Records of reasoning about scenes:
■ ■ ■ ■ ■
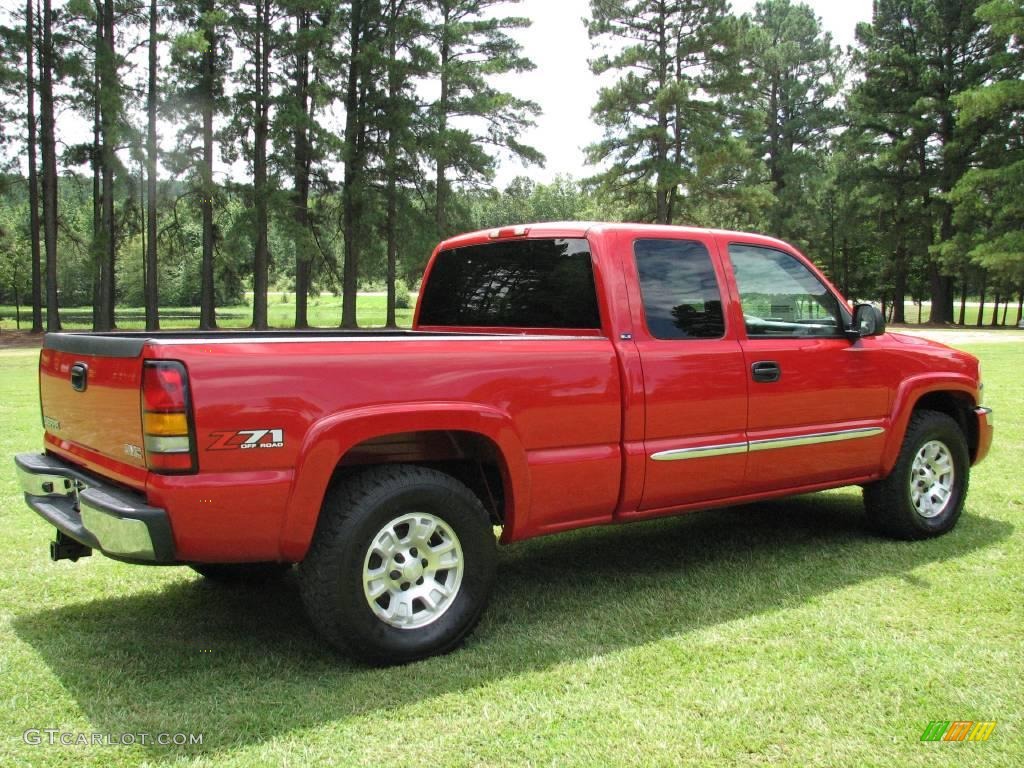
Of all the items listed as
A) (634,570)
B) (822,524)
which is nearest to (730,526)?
(822,524)

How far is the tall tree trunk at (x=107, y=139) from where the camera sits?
2748 centimetres

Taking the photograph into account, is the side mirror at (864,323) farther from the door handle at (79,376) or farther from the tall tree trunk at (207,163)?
the tall tree trunk at (207,163)

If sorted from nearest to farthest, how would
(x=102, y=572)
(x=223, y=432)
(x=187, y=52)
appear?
(x=223, y=432) → (x=102, y=572) → (x=187, y=52)

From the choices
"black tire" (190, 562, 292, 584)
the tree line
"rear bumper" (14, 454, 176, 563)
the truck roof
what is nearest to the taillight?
"rear bumper" (14, 454, 176, 563)

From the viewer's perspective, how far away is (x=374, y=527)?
341 centimetres

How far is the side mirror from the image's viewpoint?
5008 millimetres

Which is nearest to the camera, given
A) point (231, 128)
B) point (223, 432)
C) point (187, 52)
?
■ ■ ■ ■ ■
→ Directions for this task:
Rewrite every line of the listing above as a numbered list, omitting the blank lines. Leave the pictures out.

→ Result of this task:
1. Of all the items listed as
2. A) (634,570)
3. B) (822,524)
4. which is nearest to (730,526)?
5. (822,524)
6. How far is the tall tree trunk at (x=107, y=139) from where the camera sits?
7. 2748 centimetres
8. Taking the photograph into account, is the side mirror at (864,323) farther from the door handle at (79,376) or farther from the tall tree trunk at (207,163)?
9. the tall tree trunk at (207,163)
10. If sorted from nearest to farthest, how would
11. (x=102, y=572)
12. (x=223, y=432)
13. (x=187, y=52)
14. appear?
15. (x=223, y=432) → (x=102, y=572) → (x=187, y=52)
16. From the choices
17. "black tire" (190, 562, 292, 584)
18. the tree line
19. "rear bumper" (14, 454, 176, 563)
20. the truck roof
21. what is nearest to the taillight?
22. "rear bumper" (14, 454, 176, 563)
23. From the viewer's perspective, how far away is (x=374, y=527)?
24. 341 centimetres
25. How far is the side mirror from the image's viewpoint?
26. 5008 millimetres
27. Which is nearest to the camera, given
28. A) point (231, 128)
29. B) point (223, 432)
30. C) point (187, 52)
31. ?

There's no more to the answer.